CUDA kernel with function pointer and variadic templates

Question

I am trying to design a cuda framework which would accept user functions and forward them to the kernel, through device function pointers. CUDA can work with variadic templates (-stc=c++11) and so far so good.

However, I hit a problem when the kernel calls the device function pointer. Apparently the kernel runs with no problem, but the GPU usage is 0%. If I simply replace the callback pointer with the actual function then GPU usage is 99%. The code here is very simple and the large loop range is simply to make things measurable. I measured the gpu status with:

nvidia-smi --query-gpu=utilization.gpu,utilization.mory,memory.used --format=csv -lms 100 -f out.txt

IIRC, the user function needs to be in the same file unit as the kernel (#included perhaps) in order to nvcc succeed. The func_d is right there in the source and it compiles and runs fine, well besides not working with the function pointer (which is the whole point in this design).

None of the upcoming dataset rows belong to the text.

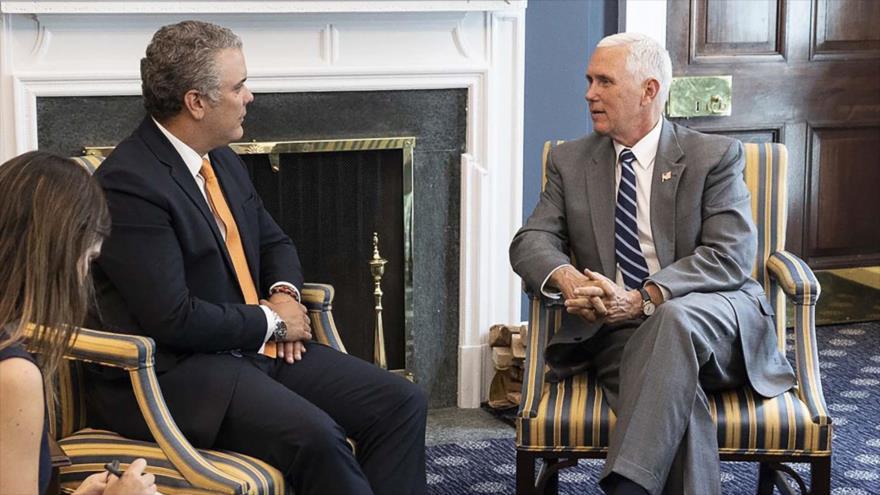 El presidente de Colombia, Iván Duque (izq.), y el vicepresidente de EE.UU., Mike Pence, 5 de julio de 2018.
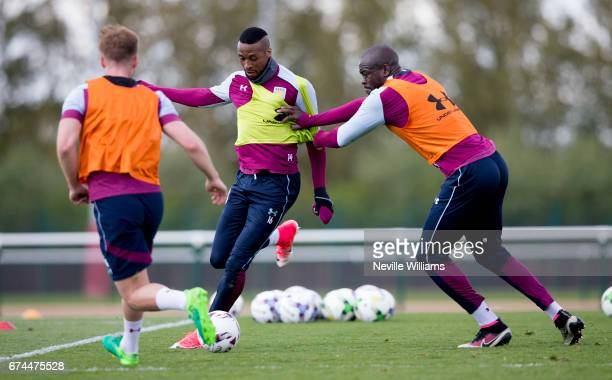 Jonathan Kodjia of Aston Villa in action with team mate Chris Samba during a training session at the club's training ground at Bodymoor Heath on...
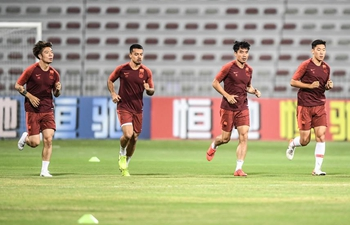 Players of China and Syria attend training sessions before group A match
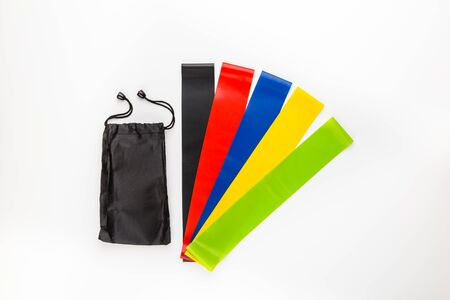 Multi-colored elastic rubber bands for fitness on a white background. A set of rubber bands of different colors - yellow, green, red, blue and black with a bag for storing them.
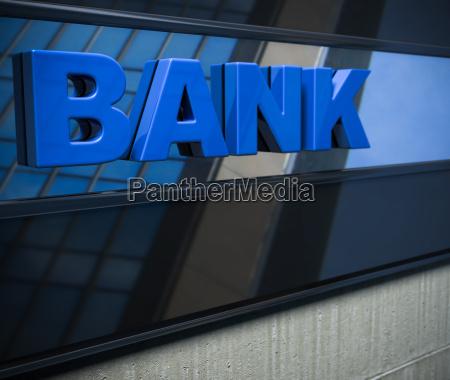blue bank sign on a facade
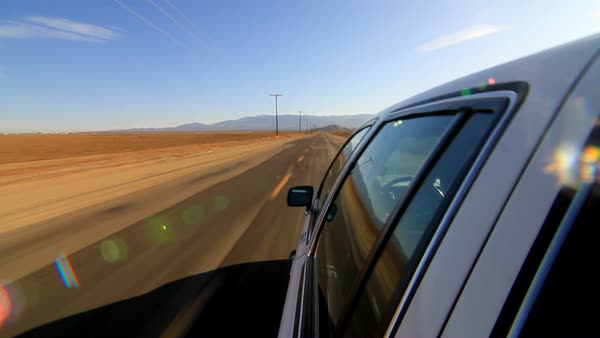 Camera attached on the side of the car driving on deserted highway  POV of  car driving on desert road  Car turning right  stock footage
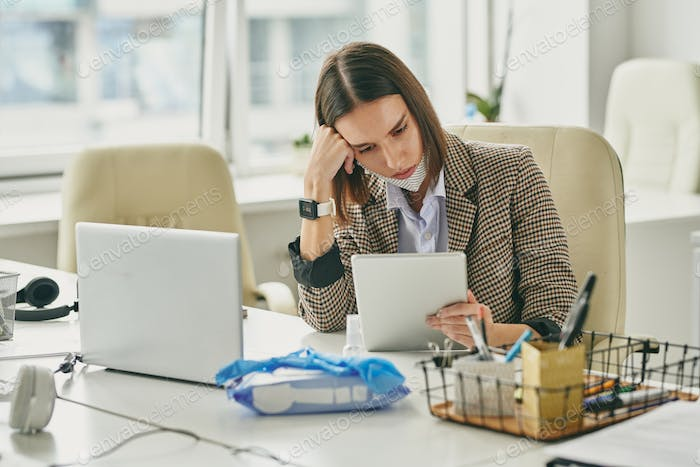 Businesswoman checking mail on tablet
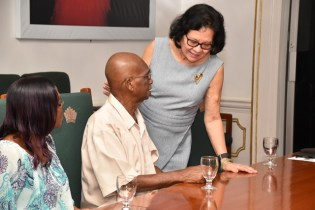 First Lady Mrs. Sandra interacting with a senior staff, Mr. Cedric Clarke at the Pre-Father`s Day Celebration held at State House.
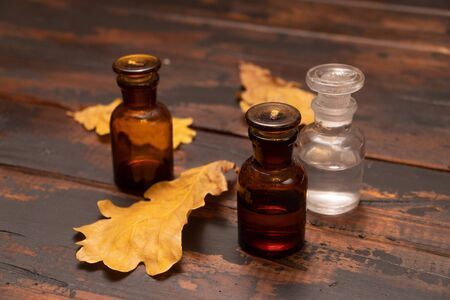Small bottles on a wooden surface with dried oak tree leaves. Autumn still life composition.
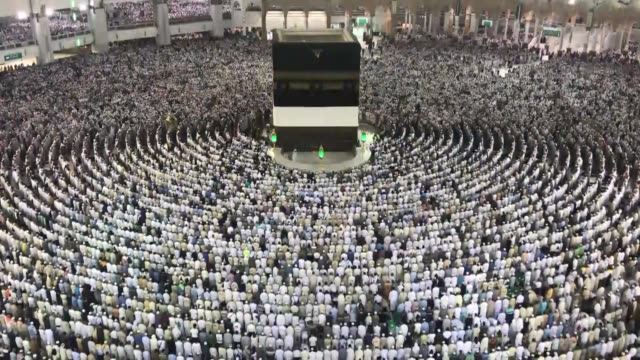 "Muslim pilgrims perform the ritual ""stoning of the devil"" at Jamarat and gather at the Kaaba Islam's holiest site located in the center of the Masjid..."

My question is: Why the kernel with the callback device function pointer is not working?

Note that, when I printf noth the callback and func_d addresses, they are the same, as in this sample output:

size of Args = 1
callback() address = 4024b0
func_d()   address = 4024b0

Another weird thing is, if one uncomments the callback() call in kernel() then GPU usage is back to 0%, even with the func_d() call still in there... The func_d version takes about 4 seconds to run, whereas the callback version takes nothing (well, ~0.1sec).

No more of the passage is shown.